- Good Friday is a day of commemoration of the passion, suffering and death on the cross of Jesus Christ.
- Good Friday is also called Feria VI in Parasceve (Latin: paraskeue or preparation which is the preparation that was made on the sixth day for the Sabbath which can be read in Mark 15:42) in the Roman Missal.
- Good Friday is also called he hagia kai megale paraskeue or the Holy and Great Friday in the Greek Liturgy.
- Good Friday is Holy Friday in Romance Languages.
- Good Friday is Charfreitag or Karfreitag or Sorrowful Friday or Black Friday in German.
- Good Friday is a development from an older name, “God’s Friday”or "Gottes Freitag" and it is from the German "Gute Freitag".
- Good Friday is called Long Friday by the Anglo-Saxons which is how it is still known in Denmark.
- Good Friday is called the "Great Friday" by many Orthodox Christians.
- Good Friday is "Good" not because of the suffering and death of Jesus but it appropriately marked the dramatic culmination of God’s plan to save all sinners from their sins.
- Good Friday is a day wherein many people attend church services and take part in the Acts of Reparation to Jesus Christ or the Station of the Cross and there are also re-enactments of the penance of Jesus Christ by going as far as crucifying themselves on the cross. The practice of crucifixion is a form of cruel and disgraceful method of execution which first began among the Persians and Alexander the Great introduced the practice to Egypt and Carthage and the Romans have possibly learned it from the Carthaginians.
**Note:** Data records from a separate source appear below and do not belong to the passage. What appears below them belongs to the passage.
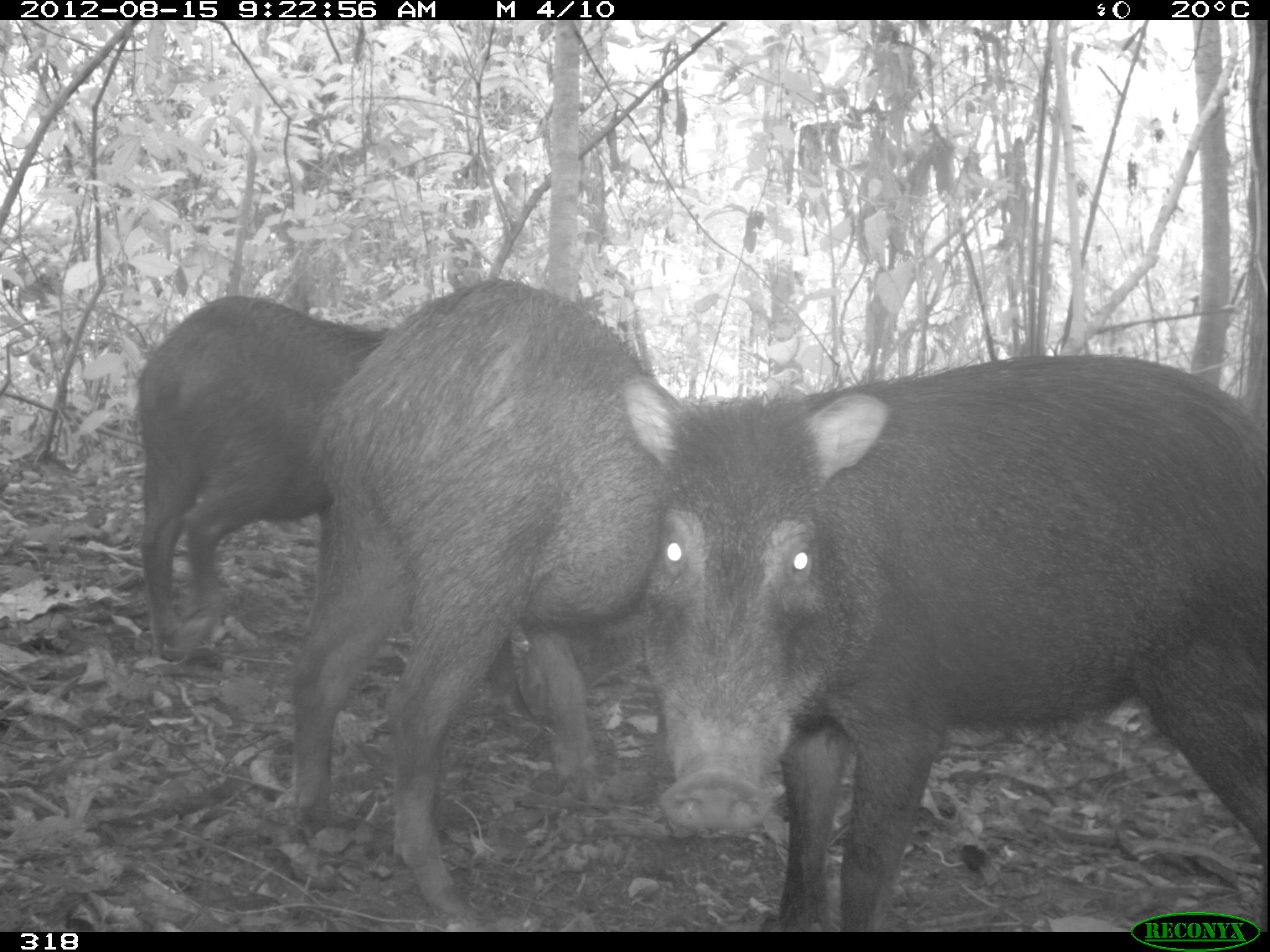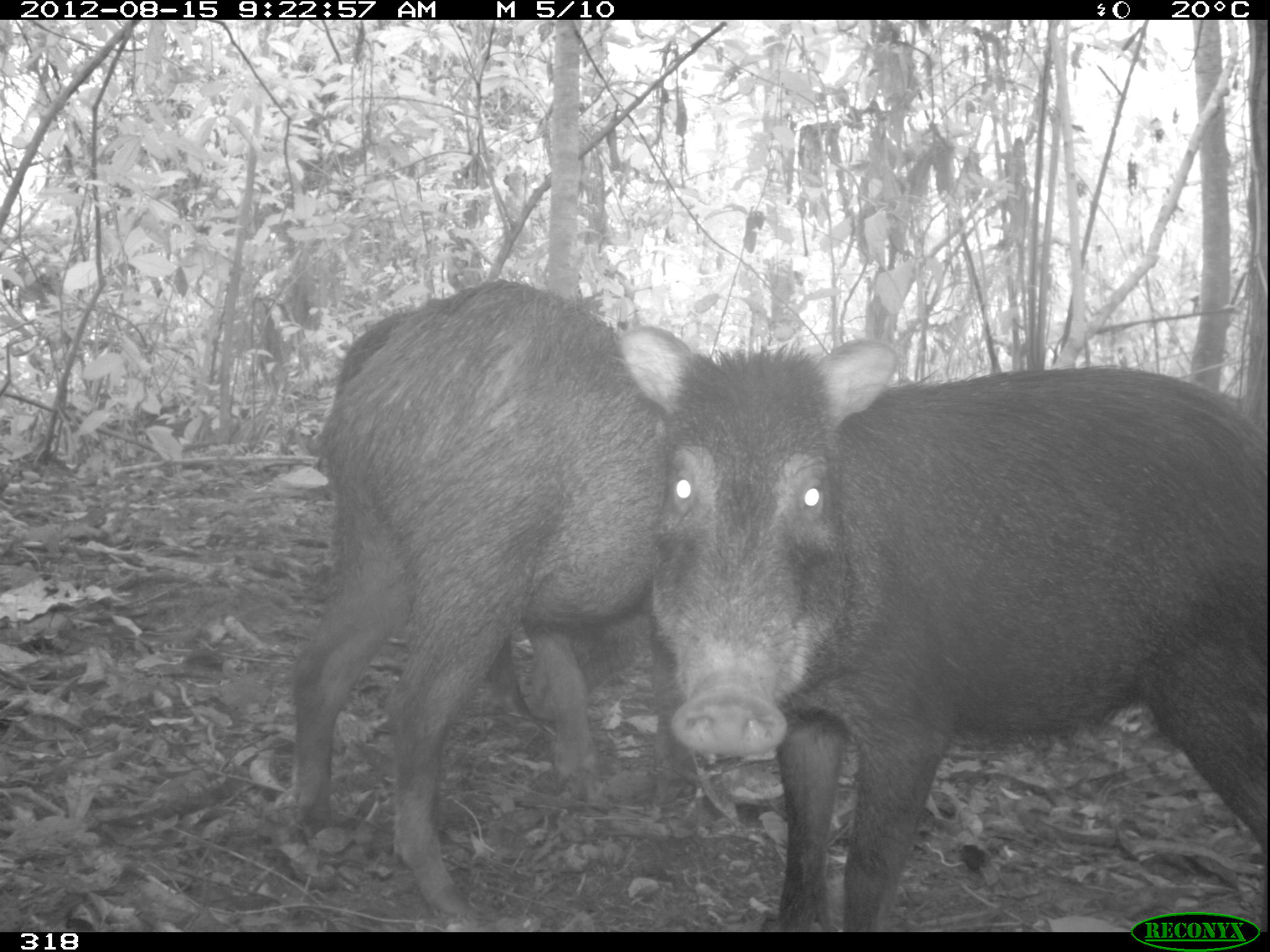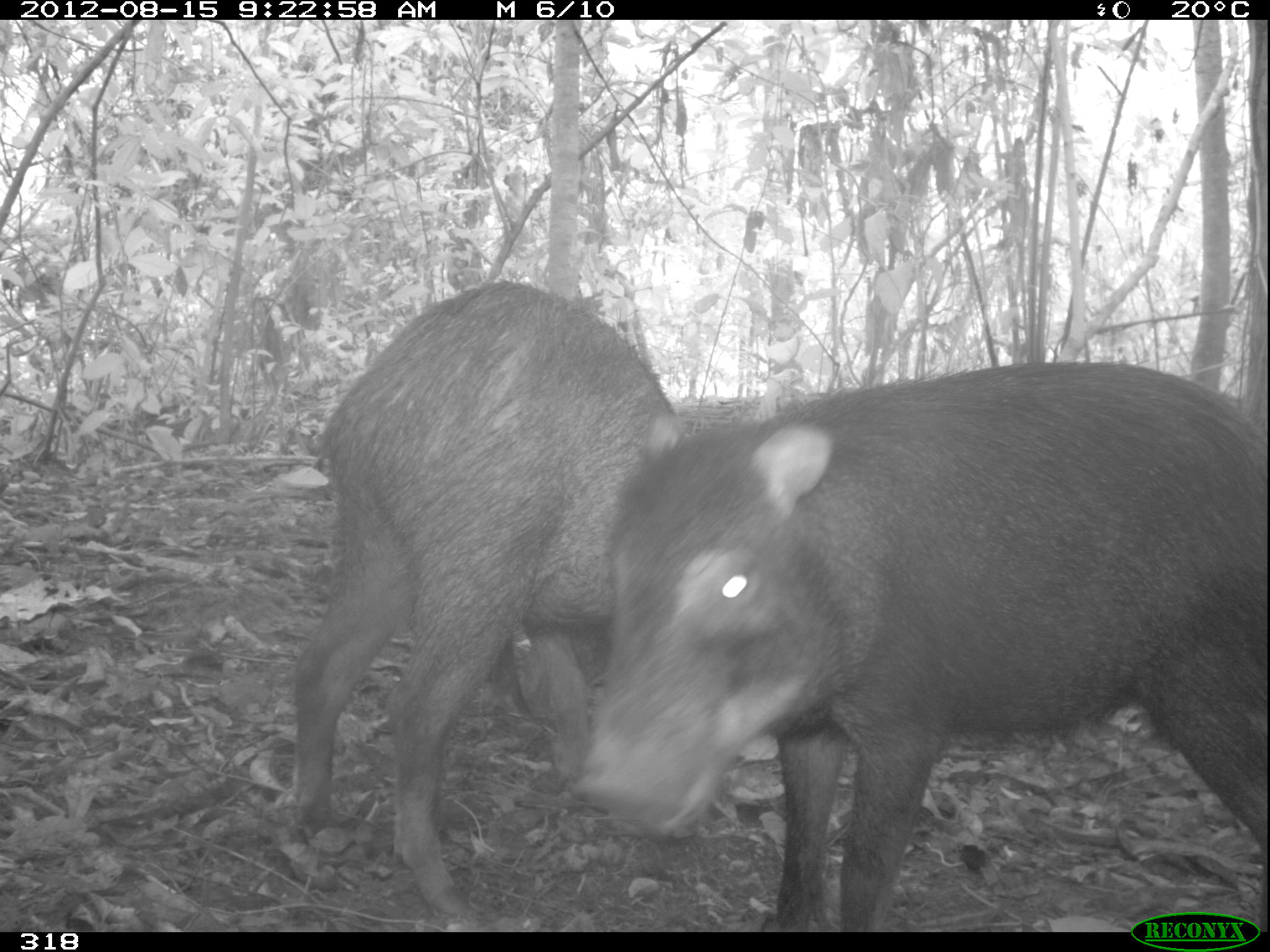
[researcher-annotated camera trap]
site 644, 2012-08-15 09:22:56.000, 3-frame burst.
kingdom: Animalia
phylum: Chordata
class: Mammalia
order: Artiodactyla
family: Tayassuidae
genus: Tayassu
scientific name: Tayassu pecari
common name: white-lipped peccary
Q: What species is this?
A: Tayassu pecari (white-lipped peccary).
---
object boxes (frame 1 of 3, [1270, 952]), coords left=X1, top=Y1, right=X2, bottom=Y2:
tayassu pecari: left=621, top=347, right=1266, bottom=924; left=281, top=273, right=671, bottom=932; left=129, top=293, right=393, bottom=664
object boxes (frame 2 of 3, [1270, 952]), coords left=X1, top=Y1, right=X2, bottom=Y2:
tayassu pecari: left=614, top=319, right=1267, bottom=925; left=276, top=275, right=668, bottom=926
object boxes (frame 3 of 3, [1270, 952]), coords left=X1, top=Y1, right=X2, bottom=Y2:
tayassu pecari: left=563, top=357, right=1267, bottom=924; left=275, top=278, right=688, bottom=928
- Good Friday mass is called the Mass of the Presanctified because Communion which had already been consecrated on Holy Thursday is given to the people and Good Friday masses are held before 3pm or 15:00 symbolizing the time that Jesus Christ died on the cross and people observe at 3pm a moment of silence and solemnity.
- Good Friday also developed the practice of Adoration of the Cross which was adopted in the 7th century by the Church in Rome from the Church in Jerusalem where a fragment of wood believed to be the Lord's cross, discovered by St. Helen (mother of emperor Constantine) while on a pilgrimage to Jerusalem in 326, had been venerated every year on Good Friday since the 4th century.